If the Ebola epidemic were to expand beyond the three worst-affected countries of Guinea, Liberia, and Sierra Leone, the two-year regional economic impact could reach $32.6 billion by the end of 2015,
according to a new report issued by the World Bank Group.
While the brunt of the financial impact will be felt by the three countries where the disease is most widespread, neighboring nations and the global economy are not immune.
"The international community now must act on the knowledge that weak public health infrastructure, institutions, and systems in many fragile countries are a threat not only to their own citizens but also to their trading partners and the world at large," World Bank Group President Jim Yong Kim said in a statement.
In 2013, Sierra Leone and Liberia ranked second and sixth among the top 10 countries with the highest GDP growth in the world,
according to the World Bank.
A World Bank report issued in September, however, noted that much like the outbreaks of severe acute respiratory syndrome (SARS) and H1N1 influenza, "most of the economic impact is due to the aversion behavior of economic agents."
According to the report, behavioral effects, or the "fear factor," were responsible for as much as 80 percent to 90 percent of the total economic impact of the SARS epidemic of 2002-2004, and the H1N1 flu epidemic of 2009.
"We just released a study looking at the impact of Ebola. What we found was that it almost independent of the number of cases. It's the aversion behavior, the closing of the ports, people not showing up for work,"

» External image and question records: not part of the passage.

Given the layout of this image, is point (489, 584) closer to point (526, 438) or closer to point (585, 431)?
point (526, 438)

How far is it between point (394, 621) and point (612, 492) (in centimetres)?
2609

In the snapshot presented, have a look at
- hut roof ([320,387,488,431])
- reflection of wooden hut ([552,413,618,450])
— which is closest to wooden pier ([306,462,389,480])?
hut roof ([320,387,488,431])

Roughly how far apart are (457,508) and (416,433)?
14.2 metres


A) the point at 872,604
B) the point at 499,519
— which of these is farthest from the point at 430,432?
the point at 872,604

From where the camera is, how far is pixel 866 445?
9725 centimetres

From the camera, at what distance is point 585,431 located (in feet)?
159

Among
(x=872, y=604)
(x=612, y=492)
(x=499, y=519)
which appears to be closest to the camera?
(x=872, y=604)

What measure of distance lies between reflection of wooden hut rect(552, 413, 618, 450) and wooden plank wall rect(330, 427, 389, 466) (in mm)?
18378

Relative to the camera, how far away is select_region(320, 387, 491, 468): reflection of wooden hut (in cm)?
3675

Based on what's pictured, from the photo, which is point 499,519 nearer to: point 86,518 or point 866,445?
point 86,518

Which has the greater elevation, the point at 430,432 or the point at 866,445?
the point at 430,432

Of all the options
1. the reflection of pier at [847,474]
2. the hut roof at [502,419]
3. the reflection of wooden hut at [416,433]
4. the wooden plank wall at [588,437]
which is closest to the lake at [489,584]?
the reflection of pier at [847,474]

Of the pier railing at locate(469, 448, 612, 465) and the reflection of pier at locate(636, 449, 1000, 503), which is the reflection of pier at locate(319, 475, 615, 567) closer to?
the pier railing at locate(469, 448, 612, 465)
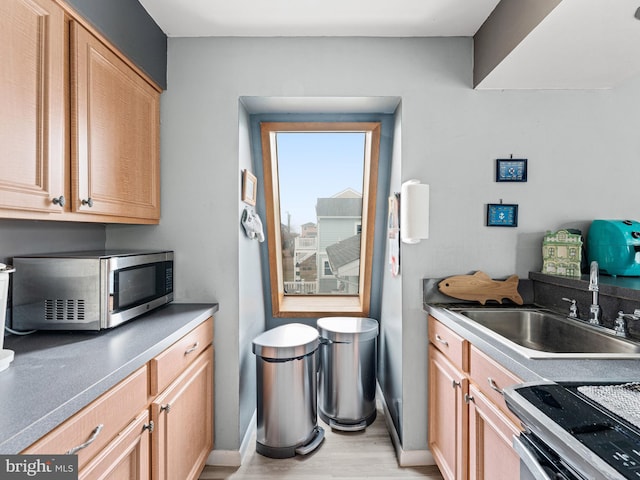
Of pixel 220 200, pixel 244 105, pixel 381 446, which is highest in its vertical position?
pixel 244 105

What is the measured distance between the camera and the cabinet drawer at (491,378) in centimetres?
125

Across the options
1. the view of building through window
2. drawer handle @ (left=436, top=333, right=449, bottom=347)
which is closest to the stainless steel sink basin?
drawer handle @ (left=436, top=333, right=449, bottom=347)

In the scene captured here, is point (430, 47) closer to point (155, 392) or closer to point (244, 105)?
point (244, 105)

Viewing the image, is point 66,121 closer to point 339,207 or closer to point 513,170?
point 339,207

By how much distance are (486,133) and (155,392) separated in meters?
2.10

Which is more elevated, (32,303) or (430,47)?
(430,47)

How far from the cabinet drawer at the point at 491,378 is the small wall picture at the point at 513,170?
3.45 feet

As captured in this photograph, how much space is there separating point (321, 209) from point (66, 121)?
1.79 meters

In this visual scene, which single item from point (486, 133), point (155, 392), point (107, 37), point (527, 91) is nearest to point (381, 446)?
point (155, 392)

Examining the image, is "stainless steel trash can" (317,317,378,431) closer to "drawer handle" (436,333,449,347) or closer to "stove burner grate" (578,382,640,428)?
"drawer handle" (436,333,449,347)

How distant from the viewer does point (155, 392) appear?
1364mm

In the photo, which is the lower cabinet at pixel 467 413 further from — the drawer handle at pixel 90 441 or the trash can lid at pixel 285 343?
the drawer handle at pixel 90 441

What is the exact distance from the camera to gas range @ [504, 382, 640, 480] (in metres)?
0.71

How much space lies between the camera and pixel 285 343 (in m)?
2.18
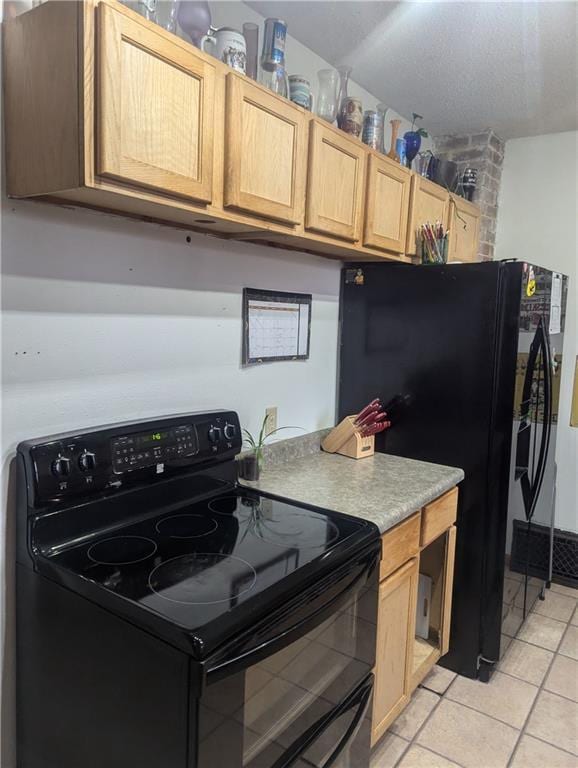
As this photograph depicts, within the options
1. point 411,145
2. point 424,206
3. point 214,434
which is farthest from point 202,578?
point 411,145

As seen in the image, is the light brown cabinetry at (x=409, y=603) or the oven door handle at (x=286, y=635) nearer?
the oven door handle at (x=286, y=635)

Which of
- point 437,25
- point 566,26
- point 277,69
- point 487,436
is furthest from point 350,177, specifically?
point 487,436

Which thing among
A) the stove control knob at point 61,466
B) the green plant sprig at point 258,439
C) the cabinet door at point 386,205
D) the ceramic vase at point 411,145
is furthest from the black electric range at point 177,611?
the ceramic vase at point 411,145

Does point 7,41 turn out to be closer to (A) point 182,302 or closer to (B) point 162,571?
(A) point 182,302

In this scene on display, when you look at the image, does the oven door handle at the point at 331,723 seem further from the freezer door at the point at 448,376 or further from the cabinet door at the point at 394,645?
the freezer door at the point at 448,376

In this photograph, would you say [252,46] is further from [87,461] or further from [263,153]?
[87,461]

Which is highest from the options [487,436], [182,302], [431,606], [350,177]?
[350,177]

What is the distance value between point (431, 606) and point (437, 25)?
7.10ft

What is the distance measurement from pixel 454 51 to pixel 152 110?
149cm

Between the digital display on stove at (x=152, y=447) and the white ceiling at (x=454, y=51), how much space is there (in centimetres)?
145

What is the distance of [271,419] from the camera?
82.4 inches

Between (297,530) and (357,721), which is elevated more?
(297,530)

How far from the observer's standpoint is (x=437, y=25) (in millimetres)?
1900

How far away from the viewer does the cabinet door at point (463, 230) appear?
2555mm
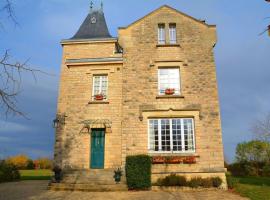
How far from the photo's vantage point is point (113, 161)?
47.6ft

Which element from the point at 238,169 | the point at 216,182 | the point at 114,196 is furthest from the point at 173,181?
the point at 238,169

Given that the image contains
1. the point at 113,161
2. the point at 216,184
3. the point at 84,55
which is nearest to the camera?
the point at 216,184

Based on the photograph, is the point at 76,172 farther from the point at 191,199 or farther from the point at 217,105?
the point at 217,105

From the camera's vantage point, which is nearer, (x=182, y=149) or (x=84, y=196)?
(x=84, y=196)

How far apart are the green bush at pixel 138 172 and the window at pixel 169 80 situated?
12.4 ft

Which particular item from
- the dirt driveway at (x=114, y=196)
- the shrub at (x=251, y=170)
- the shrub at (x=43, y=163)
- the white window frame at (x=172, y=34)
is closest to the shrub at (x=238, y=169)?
the shrub at (x=251, y=170)

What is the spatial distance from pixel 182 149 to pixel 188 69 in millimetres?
4291

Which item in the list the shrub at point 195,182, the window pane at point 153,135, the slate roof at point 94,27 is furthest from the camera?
the slate roof at point 94,27

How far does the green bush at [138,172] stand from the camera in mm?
12430

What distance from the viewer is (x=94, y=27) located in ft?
69.5

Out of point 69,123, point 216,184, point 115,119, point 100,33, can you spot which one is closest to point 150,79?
point 115,119

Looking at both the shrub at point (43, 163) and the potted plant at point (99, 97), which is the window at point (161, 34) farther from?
the shrub at point (43, 163)

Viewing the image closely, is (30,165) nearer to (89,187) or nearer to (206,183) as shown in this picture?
(89,187)

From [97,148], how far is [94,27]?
10401mm
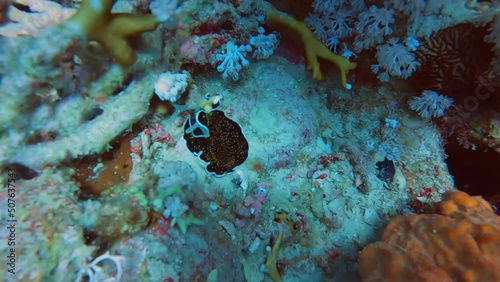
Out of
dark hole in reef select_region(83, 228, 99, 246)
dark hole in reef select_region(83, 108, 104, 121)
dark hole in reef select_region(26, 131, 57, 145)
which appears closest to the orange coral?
dark hole in reef select_region(83, 228, 99, 246)

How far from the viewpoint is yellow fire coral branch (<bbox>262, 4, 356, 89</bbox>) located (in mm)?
3332

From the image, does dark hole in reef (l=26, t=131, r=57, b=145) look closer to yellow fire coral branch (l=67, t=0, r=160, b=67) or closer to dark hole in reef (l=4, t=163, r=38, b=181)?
dark hole in reef (l=4, t=163, r=38, b=181)

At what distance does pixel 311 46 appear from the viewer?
3.38 metres

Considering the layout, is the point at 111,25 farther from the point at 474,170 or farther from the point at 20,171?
the point at 474,170

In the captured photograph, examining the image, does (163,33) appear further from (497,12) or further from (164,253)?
(497,12)

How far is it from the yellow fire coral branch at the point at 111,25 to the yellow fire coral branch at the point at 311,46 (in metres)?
1.39

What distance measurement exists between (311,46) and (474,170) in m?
2.73

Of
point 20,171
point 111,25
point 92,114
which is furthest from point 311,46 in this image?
point 20,171

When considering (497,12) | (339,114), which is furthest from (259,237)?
(497,12)

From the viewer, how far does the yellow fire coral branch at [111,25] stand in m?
2.19

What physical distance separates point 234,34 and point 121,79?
1264mm

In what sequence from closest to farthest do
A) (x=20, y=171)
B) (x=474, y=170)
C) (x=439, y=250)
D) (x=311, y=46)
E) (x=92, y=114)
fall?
(x=20, y=171) < (x=92, y=114) < (x=439, y=250) < (x=311, y=46) < (x=474, y=170)

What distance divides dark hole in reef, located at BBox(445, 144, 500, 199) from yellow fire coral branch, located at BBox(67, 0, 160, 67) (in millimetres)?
3760

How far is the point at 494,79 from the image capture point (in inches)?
117
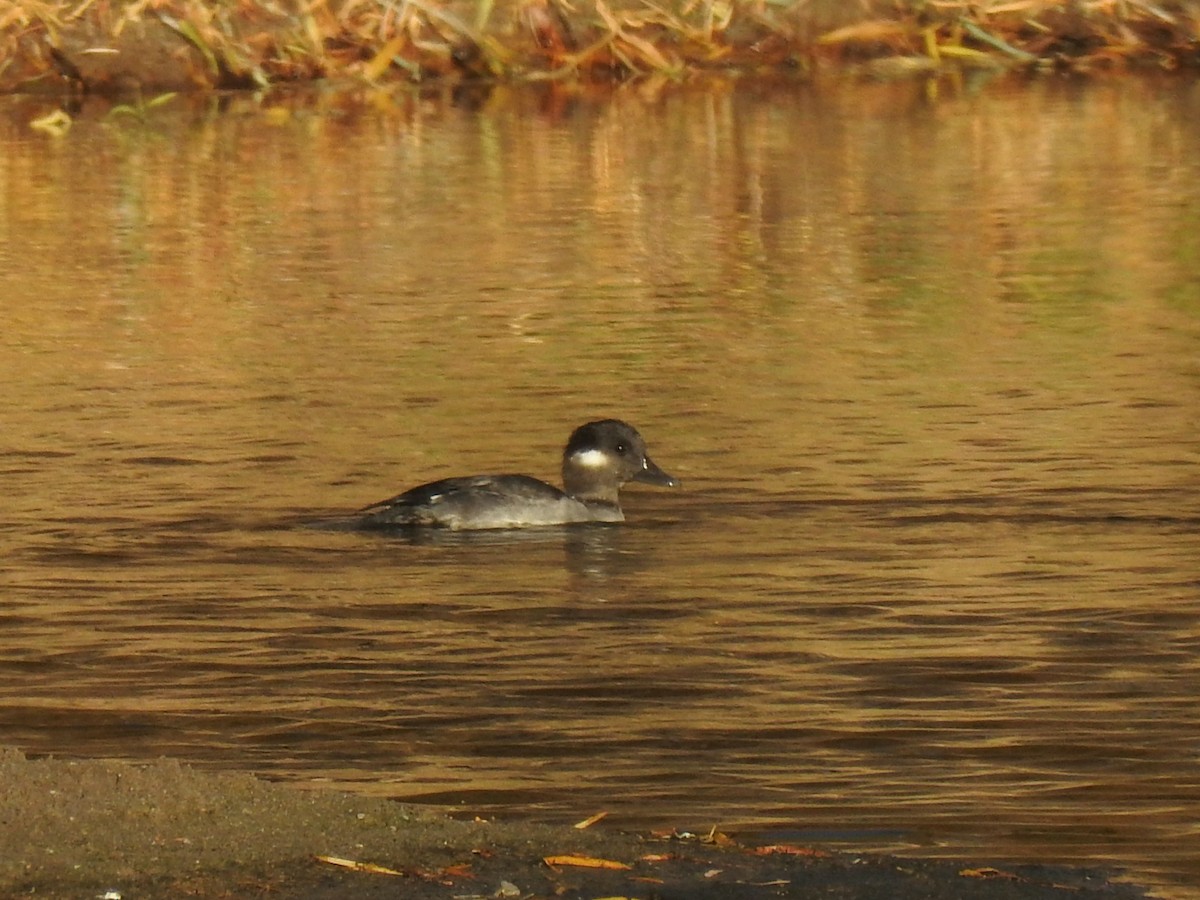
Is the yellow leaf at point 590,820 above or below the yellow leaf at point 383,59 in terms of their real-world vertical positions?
above

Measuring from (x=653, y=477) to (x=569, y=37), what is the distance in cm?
2227

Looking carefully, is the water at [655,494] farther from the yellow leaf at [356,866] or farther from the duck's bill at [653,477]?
the yellow leaf at [356,866]

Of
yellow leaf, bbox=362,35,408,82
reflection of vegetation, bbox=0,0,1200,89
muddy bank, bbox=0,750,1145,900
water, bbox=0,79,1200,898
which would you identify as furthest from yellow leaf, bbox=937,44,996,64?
muddy bank, bbox=0,750,1145,900

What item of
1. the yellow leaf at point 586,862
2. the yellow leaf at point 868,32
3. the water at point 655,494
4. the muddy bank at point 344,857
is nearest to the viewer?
the muddy bank at point 344,857

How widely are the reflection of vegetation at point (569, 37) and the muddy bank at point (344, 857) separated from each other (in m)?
25.8

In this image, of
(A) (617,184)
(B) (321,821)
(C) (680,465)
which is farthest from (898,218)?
(B) (321,821)

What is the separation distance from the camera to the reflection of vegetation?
31.3 meters

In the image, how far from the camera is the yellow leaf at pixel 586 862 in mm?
5199

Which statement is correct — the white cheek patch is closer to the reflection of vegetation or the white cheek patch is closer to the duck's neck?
the duck's neck

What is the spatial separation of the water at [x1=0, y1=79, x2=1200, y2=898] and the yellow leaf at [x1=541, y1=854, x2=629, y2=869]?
810 mm

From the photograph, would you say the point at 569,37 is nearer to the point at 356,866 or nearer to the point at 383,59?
the point at 383,59

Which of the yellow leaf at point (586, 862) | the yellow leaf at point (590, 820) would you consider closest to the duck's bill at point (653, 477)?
the yellow leaf at point (590, 820)

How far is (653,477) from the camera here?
34.3ft

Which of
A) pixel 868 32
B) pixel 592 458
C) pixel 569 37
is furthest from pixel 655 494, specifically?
pixel 868 32
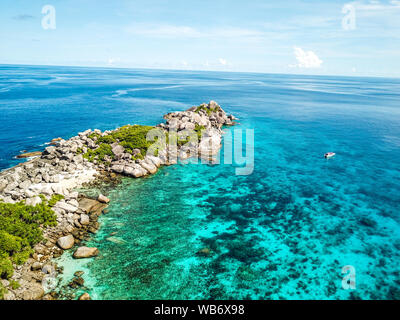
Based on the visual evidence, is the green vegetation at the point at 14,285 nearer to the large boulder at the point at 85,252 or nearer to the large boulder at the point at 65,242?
the large boulder at the point at 85,252

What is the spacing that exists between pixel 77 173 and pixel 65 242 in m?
17.0

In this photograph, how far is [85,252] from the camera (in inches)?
931

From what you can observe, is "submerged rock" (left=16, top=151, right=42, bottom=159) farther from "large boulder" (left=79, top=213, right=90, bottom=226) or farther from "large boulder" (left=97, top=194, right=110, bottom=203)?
"large boulder" (left=79, top=213, right=90, bottom=226)

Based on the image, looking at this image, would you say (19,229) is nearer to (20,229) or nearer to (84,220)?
(20,229)

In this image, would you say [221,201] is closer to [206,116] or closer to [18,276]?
[18,276]

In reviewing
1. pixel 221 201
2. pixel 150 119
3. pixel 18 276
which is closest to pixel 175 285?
pixel 18 276

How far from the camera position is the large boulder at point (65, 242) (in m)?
24.5

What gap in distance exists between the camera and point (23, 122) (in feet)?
246

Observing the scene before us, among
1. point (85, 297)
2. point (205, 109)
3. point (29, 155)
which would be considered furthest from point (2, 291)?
point (205, 109)

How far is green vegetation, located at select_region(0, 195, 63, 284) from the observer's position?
831 inches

said Kim in a September interview with Al-Jazeera America.
Mead Over, senior fellow at the Center for Global Development, echoes Kim's assertion, saying that any significant economic impact in the United States would not be as a result of the actual disease, rather it would be a consequence of "aversion behavior" caused by fear of Ebola.
"The impact of aversion behavior on the markets is like a speculative bubble, but in reverse,"
he told ABC News, adding that the impact would diminish once the fear subsided.
In the days following the disclosure that Thomas Eric Duncan had been exposed to Ebola and that he may have come in contact with five Dallas-area students, some parents decided to keep their children at home,
reports CBS News.
Dallas schools Superintendent Mike Miles said attendance had declined roughly 10 percent in the schools where the affected students attended.